Task description
Pick up the mailing-list reply about the FFS block allocator and continue it after its final sentence.

Provided passage
____
On Mon, 5 Nov 2001, Linus Torvalds wrote:
> And you have to realize that _whatever_ we do, it will always be a
> heuristic. We don't know what the right behaviour is without being able to
> predict the future. Agreed?
No arguments. While we are at it, let's just state once and forever:
FFS allocator sucks for fast-growth case
Everyone agrees with that, including me, you _and_ Kirk.
> The question is: "what can we do to improve it?". Not "what arguments can
> we come up with to make excuses for a sucky algorithm that clearly does
> the wrong thing for real-life loads".
Obviously.
> One such improvement has already been put on the table: remove the
> algorithm, and make it purely greedy.
>
> We know that works. And yes, we realize that it has downsides too. Which
> is why some kind of hybrid is probably called for. Come up with your own
Exactly.
> And maybe the fundamental problem is exactly that: because we're stuck
> with our decision forever, people felt that they couldn't afford to risk
> doing what was very obviously the right thing.
____
Records provided
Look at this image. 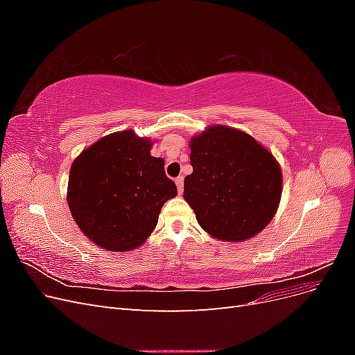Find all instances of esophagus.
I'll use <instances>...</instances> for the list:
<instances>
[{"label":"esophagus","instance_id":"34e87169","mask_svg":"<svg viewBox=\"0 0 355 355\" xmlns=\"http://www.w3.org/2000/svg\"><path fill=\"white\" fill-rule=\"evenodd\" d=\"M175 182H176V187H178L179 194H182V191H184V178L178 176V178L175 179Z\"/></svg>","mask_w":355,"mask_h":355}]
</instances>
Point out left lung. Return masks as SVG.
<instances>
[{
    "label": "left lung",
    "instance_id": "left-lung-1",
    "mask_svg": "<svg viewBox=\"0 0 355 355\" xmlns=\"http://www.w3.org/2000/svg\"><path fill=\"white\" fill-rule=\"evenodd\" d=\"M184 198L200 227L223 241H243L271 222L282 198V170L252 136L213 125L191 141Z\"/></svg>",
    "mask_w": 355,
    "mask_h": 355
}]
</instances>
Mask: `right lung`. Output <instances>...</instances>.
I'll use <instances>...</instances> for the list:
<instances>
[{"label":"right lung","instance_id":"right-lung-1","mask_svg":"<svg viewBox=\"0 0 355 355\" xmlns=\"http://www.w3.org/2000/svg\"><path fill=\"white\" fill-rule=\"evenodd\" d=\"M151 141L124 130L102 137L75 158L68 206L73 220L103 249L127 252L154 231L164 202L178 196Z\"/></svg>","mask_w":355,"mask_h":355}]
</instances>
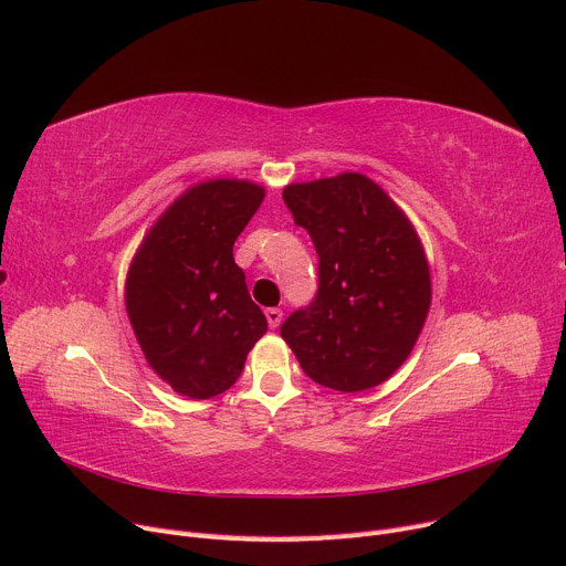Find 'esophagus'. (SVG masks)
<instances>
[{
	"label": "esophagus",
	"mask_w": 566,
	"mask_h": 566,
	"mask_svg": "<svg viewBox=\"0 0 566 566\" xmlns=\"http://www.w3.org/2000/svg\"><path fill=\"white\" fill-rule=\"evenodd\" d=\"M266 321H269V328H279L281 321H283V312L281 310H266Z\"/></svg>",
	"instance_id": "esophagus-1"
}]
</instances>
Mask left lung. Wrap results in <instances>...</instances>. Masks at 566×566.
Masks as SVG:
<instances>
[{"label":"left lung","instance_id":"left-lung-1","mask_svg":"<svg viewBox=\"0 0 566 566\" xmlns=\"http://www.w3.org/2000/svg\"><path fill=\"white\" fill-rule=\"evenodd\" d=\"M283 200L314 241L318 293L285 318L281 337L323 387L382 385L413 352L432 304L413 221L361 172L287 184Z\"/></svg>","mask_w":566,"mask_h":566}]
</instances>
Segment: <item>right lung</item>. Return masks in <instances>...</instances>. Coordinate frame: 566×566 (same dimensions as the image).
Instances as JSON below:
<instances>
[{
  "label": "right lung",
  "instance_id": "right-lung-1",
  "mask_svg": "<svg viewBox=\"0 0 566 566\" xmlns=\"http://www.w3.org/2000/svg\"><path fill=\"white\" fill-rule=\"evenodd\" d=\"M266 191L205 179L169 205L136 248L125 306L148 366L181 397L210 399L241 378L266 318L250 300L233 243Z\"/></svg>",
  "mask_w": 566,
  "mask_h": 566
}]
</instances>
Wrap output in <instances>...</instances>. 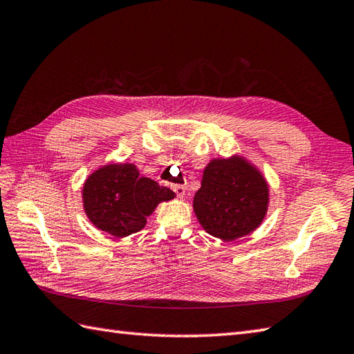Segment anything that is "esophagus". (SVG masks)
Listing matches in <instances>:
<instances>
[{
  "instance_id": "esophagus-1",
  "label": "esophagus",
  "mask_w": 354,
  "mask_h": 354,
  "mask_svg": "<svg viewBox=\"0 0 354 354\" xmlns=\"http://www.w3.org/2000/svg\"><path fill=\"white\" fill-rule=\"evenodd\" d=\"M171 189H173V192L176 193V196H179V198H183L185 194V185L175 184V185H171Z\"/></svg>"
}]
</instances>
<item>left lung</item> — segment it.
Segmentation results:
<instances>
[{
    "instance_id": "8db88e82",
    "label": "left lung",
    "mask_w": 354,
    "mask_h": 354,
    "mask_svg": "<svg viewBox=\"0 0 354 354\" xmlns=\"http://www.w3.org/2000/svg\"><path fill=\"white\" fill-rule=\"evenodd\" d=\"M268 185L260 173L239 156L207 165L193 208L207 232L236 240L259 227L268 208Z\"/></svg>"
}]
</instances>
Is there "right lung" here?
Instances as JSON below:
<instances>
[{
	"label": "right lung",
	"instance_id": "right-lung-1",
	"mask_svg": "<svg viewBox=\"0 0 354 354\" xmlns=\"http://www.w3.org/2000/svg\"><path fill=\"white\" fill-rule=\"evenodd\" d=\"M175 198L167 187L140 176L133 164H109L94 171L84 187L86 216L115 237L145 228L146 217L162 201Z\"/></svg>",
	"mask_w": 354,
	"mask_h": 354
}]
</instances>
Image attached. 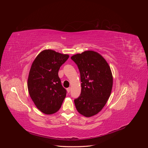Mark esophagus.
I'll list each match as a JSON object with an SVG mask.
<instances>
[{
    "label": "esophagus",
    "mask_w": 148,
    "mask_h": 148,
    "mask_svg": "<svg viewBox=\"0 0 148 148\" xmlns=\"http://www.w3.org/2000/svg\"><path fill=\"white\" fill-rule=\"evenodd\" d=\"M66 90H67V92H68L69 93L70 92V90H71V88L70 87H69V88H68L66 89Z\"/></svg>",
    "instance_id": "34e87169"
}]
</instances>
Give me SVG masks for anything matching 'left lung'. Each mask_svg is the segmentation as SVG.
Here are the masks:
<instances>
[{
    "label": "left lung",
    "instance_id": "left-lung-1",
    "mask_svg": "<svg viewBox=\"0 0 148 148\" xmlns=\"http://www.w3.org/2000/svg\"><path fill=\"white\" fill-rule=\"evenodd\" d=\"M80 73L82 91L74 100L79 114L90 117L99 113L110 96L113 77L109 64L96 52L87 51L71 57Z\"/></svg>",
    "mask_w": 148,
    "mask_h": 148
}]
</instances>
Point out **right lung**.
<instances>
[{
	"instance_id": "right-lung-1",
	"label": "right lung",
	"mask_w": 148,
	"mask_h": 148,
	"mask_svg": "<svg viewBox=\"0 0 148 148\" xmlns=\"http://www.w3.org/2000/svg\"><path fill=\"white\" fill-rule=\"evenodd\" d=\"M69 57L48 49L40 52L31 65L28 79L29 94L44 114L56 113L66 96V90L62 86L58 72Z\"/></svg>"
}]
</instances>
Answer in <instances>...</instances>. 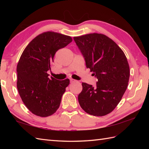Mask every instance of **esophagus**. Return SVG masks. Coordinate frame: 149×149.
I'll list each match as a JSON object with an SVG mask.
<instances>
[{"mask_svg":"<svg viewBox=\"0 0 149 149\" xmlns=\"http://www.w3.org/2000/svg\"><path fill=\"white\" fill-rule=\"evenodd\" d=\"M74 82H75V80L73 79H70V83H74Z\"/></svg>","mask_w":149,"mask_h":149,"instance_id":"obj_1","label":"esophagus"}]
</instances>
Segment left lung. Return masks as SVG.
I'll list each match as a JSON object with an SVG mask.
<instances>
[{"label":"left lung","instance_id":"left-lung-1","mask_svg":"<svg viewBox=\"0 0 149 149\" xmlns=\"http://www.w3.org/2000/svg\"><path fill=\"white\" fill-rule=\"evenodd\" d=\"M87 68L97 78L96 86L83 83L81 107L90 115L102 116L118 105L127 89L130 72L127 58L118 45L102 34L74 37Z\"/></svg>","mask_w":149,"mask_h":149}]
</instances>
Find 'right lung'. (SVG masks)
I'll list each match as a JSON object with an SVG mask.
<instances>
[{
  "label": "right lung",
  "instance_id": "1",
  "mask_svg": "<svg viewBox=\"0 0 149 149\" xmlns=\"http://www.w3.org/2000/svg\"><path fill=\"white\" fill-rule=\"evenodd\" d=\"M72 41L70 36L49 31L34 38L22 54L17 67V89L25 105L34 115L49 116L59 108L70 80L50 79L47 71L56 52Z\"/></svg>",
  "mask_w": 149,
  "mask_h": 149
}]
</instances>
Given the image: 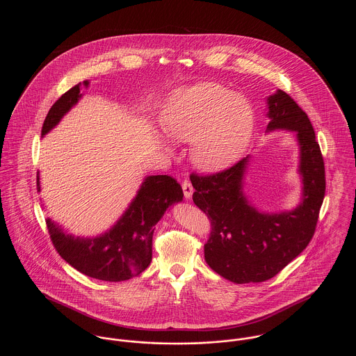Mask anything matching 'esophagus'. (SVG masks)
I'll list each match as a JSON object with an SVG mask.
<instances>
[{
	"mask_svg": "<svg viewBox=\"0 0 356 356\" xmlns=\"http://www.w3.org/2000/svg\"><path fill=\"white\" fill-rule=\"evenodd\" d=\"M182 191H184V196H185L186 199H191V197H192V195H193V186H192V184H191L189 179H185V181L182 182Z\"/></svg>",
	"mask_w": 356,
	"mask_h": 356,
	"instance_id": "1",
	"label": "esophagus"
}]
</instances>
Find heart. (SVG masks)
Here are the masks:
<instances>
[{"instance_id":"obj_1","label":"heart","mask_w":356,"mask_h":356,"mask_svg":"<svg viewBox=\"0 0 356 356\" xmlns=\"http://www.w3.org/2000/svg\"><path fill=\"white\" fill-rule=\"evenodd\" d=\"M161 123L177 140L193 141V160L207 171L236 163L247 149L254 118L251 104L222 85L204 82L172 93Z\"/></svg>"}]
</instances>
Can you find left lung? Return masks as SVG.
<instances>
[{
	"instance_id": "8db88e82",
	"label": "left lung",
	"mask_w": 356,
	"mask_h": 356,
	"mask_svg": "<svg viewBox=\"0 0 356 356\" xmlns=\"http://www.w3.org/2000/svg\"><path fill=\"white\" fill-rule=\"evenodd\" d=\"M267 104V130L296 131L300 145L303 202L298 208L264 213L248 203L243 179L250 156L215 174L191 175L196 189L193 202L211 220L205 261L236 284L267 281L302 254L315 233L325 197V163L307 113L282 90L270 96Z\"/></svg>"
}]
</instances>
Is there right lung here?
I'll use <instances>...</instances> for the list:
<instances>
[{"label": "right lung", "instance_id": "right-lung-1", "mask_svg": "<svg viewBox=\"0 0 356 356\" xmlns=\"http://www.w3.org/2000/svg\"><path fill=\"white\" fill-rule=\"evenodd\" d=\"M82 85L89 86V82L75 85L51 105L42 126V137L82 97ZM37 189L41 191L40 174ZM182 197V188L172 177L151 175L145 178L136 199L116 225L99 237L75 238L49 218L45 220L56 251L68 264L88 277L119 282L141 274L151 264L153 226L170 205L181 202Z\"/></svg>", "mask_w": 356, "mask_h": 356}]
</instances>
____
Answer to this problem
>
> So I still claim that we should look for short-time profit, and then try
> to fix up the problems longer term. With, if required, some kind of
> rebalancing.
Whatever heuristics we use, it _must_ catch fast-growth scenario. No
arguments on that. The question being, what will minimize the problems
for other cases.
On-line defrag can be actually fairly nasty - that had been tried and
it ends up with a hell of tricky details. Especially with page cache
in the game. And "umount once a month" is not serious - think of a
_large_ disk on a department NFS server. So I'd rather look for decent
heuristics before going for "let's defrag it once in a while" kind of
solution.
I definitely want to start with looking through relevant work - both
for the data and for information on _failed_ attempts to solve the
problem.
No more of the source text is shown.